Per my previous post, I am hellbent to buy a new house in our new town. So, in 2011, we WILL buy and we will find a house we can grow into. My hatred for real estate is something fierce, so there are no plans to ever…move…again. Well, voluntarily. 🙂

Happy New Year to all, and to all, a good year!

2 replies »

  1. Hello Kate,

    I enjoyed your article. Everything was great and I can see that I need to read more…but that probably won’t happen-too much homework. The chances of me doing Facebook are slim-to-none. You’re right about our need to keep in better contact with friends.

    As I was reading your #5 it took me back to the years of potty training my own children. So, here is my best advice.

    First, get some of those thick cotton terry cloth panties. (I don’t know if they still sell them but they should.) I see that most people nowadays use Pullups-they may be okay, I do not know. The cloth panties will collect any solid in a big clump and you simply drop it in the toilet and flush.

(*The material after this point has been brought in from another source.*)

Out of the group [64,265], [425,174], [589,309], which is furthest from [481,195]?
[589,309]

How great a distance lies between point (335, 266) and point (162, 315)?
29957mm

Your daughter will not like being wet and will catch on really quick.

    Second, get a small cup of water and take it with you when you take her to the restroom. You sit on the commode, while she sits on the potty. Offer her the water and ask her to stay seated until she goes. If and when you go and she hears it…that is a big deal too. Both of you should rejoice in that.

    Third, and possibly first, start at a time when you both have plenty of time. A 4-day weekend will be better than a two day weekend, etc. You must get her up in the morning and sit with her. In two hours you will take her again-whether you need to go or not! Keep doing this until you figure out her schedule. (Some of this you already know because of the freqency of diaper changing.) But stick with her schedule.

    At night, you do not need to take away the nighttime pamper until she tells you that she is ready. Make sure that she goes potty before going to bed-EVERYTIME!

    Now, she’s getting good and you want to take her shopping. Remind her to use the bathroom before she leaves home-EVERYTIME! That way you won’t be taken by surprise or from your task. Pay attention to the time.

    I am not an expert! I am a mother and part of your support group. It takes a lot of work and time but you’ll do and be okay. Make sure you use your own mother as your best resource. Ask her how she potty trained you.

    When your daughter is 31 years of age and asking for a glass of water, take it to her, sit with her if need be, and ask very sweetly, “Do you need anything else?”